First thing that I implemented is a fasting regime. For as long as I remember - breakfast was the meal I cared little about, that made me feel sluggish, tired and if not proposed by someone else - I'd never even consider. So I just got rid of it as altogether. I normally feel hungry between 16-18h and that's when I'll sit down to eat. Afterwards I'm ok with few smaller snacks - so that's the meal schedule I follow and it felt so simple adopting. Like my proper rhythm - that I ignored. Food wise, I always had a shitty relationship with all sorts of breads, pastries, pasta and rice. Growing up relatively poor, bread, pasta and rice were cheap filler foods I had to eat all the time - so the habit stuck, but these days I feel like a truck parked in my guts if I eat bread - so I simply chalked these foods off my list. No more of that, they don't agree with me any loger if they ever have. Same went for any high processed shit, either sweet or savory, that contributes zero healthy nutrients and is just dead weight and repackaged guilt. It took me about two weeks to nail these simple rules and tweak them - that was six weeks ago.

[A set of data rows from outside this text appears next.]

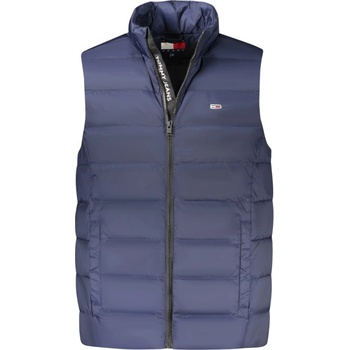 Tommy Hilfiger Мъжки елек tommy hilfiger, Размер m, Цвят Синьо (dm0dm20663_blc1g)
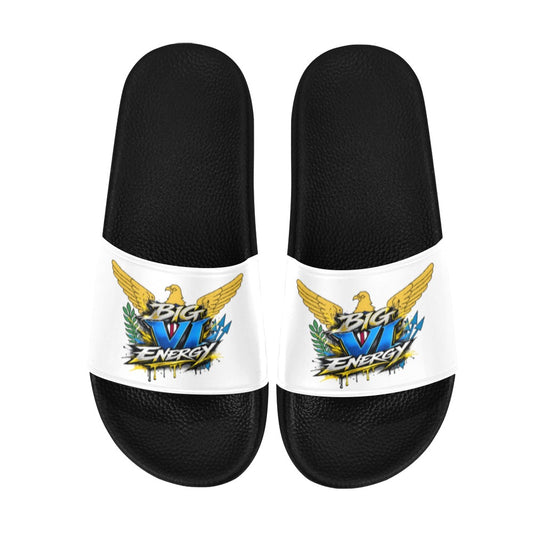 BIG VI Energy Slides (Men)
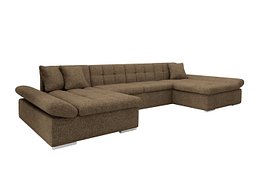Аголна гарнитура Comfivo Ficus I (Lux 03)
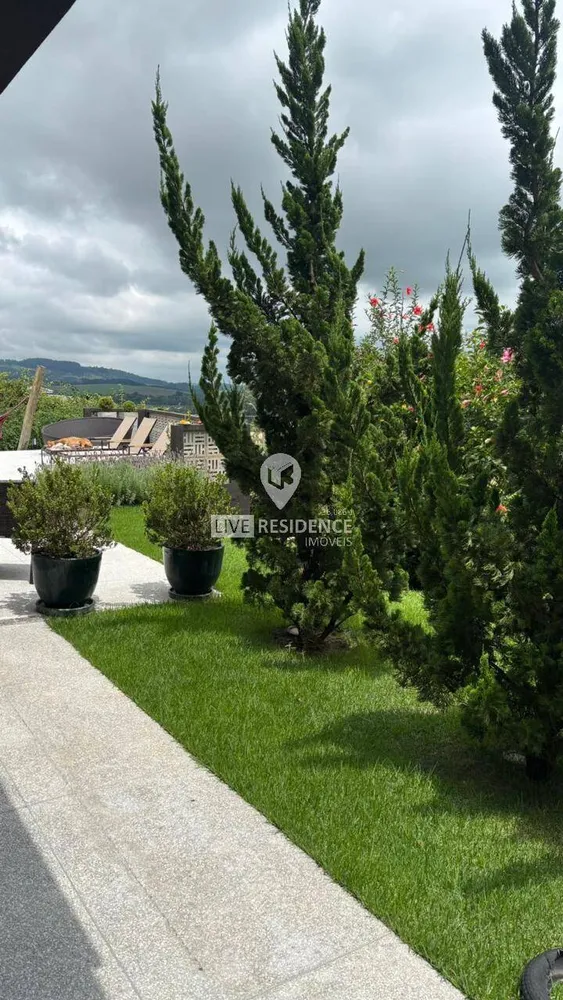 Casa, 4 quartos, 378 m² - Foto 4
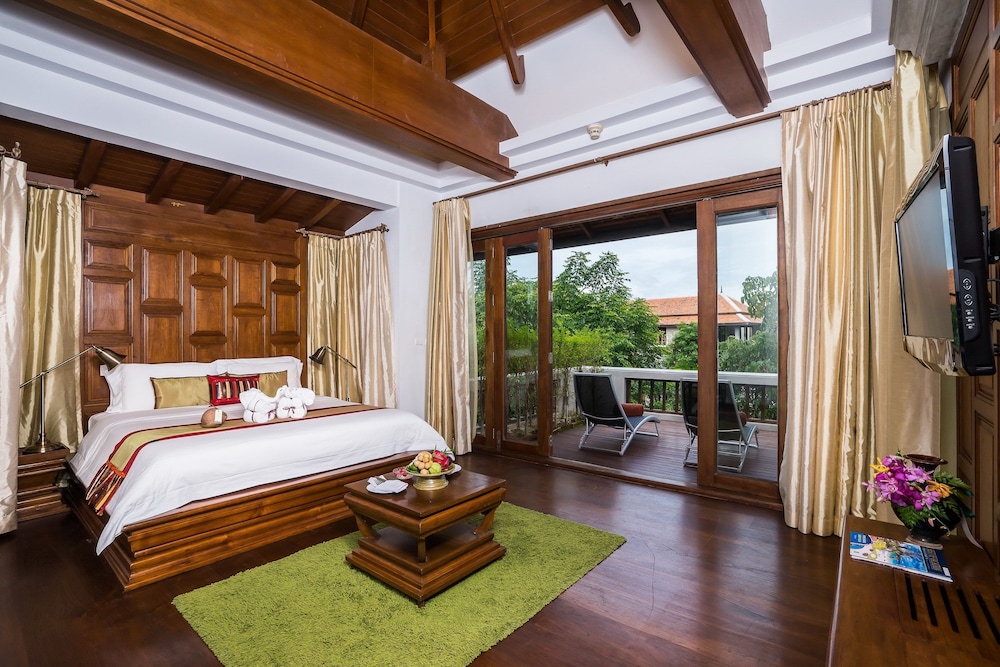 Royal Muang Samui Villas — Hotel rooms in Bo Phut, Surat Thani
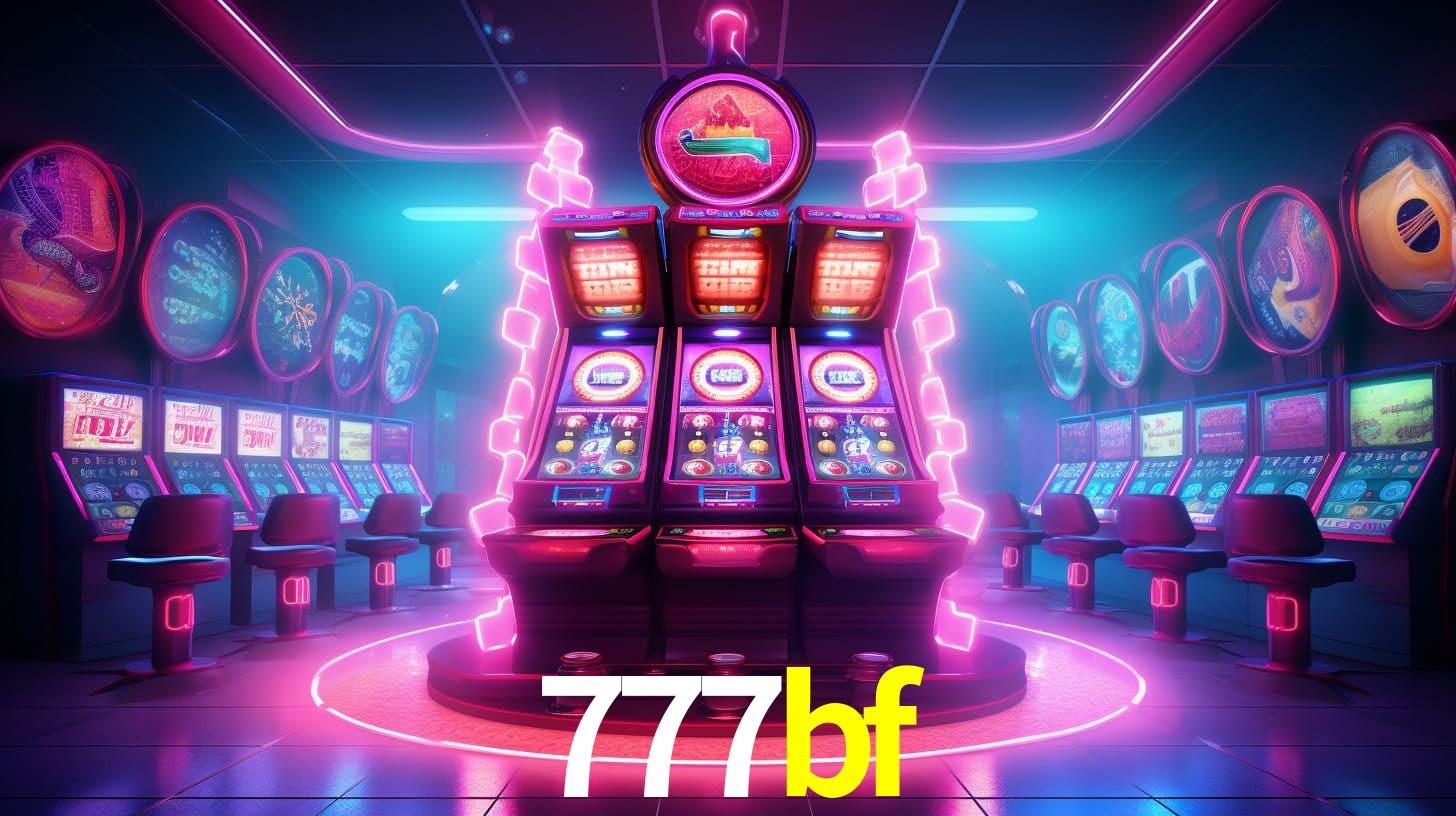 777bf: Seu Cassino Premiado com Pagamentos Rápidos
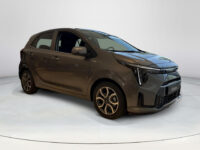 Kia Picanto 1.0 GDi ExecutiveLine 25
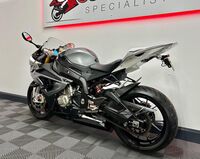 BMW S1000RR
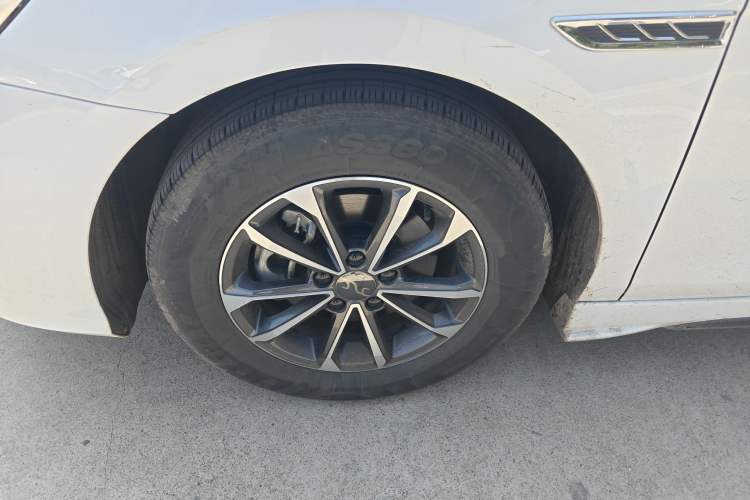 Used BYD Qin PLUS 2023 Champion Edition DM-i 55KM Leading Model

After those two weeks I was sitting at 88kg, but felt ok and ready to make this work. My calorie intake was around 1700-2100 calories. I simply tracked it - determined never to go hungry and if I felt in a bingy mood - to find healthier alternatives and somehow reset that habit into something positive. In the six weeks since - I've established a pretty rock solid routine. On top of the other 'no more' foods listed above - I started consuming less and less milk and dairy products. Most commonly I'd eat yoghurts and put milk in my coffee. These days it's black coffee and yoghurts are replaced with fermented foods that take care of balanced gut health. So 'breakfast' is mostly two cups of black coffee. Main meal is usually after 16h and I cook every single day. No ifs and buts - cooking is half the joy of eating. The main meal always starts with a vegetable soup or broth and includes a bowl of salad, mostly lettuce, cherry tomatoes, radish, cucumber etc, some steamed vegetables (prioritising leafy greens) like kale, spinach, savoy cabbage and some either meat or fish. I'd sprinkle this with some fermented foods like sauerkraut, beetroots or gherkins. What is a three bowl+one plate feast bursting with colour and flavour - is mostly from 350-500 calories - pretty much depending on the amount and type of meat. This is much less than some shitty plain sandwich I'd usually buy at work. If I can breathe after this - I'll have some fresh berry fruits for desert. After that I'm set until early evening when I'll snack on various fruits (apples, nectarines or easy peelers) and in the evening what was usually the worst time for pointless binging - I'll drink lemon tea and possibly have more fruit or some nuts. This is now my established routine - I'm nailing the nutrient distribution perfectly most days and the calorie intake dropped organically to an average of 1000-1200 per day without ever feeling hungry, tired, weak. In actuality my energy levels are higher and I work out more (I do try and compensate with more proteins if working out very hard). But most of all - I actually enjoy what I eat, when I eat and am constantly finding new foods to introduce, prepare and experiment with.
At the moment I'm on 79kg and feeling like I'm just beginning to discover how to listen to my body properly and how to provide myself with actual food, not shit. I'll add that I almost never drink alcohol - so the whole process was likely easier for me than someone who enjoys a drink - not just because of calories in the booze, but because once drunk you'll eat anything put before you without blinking.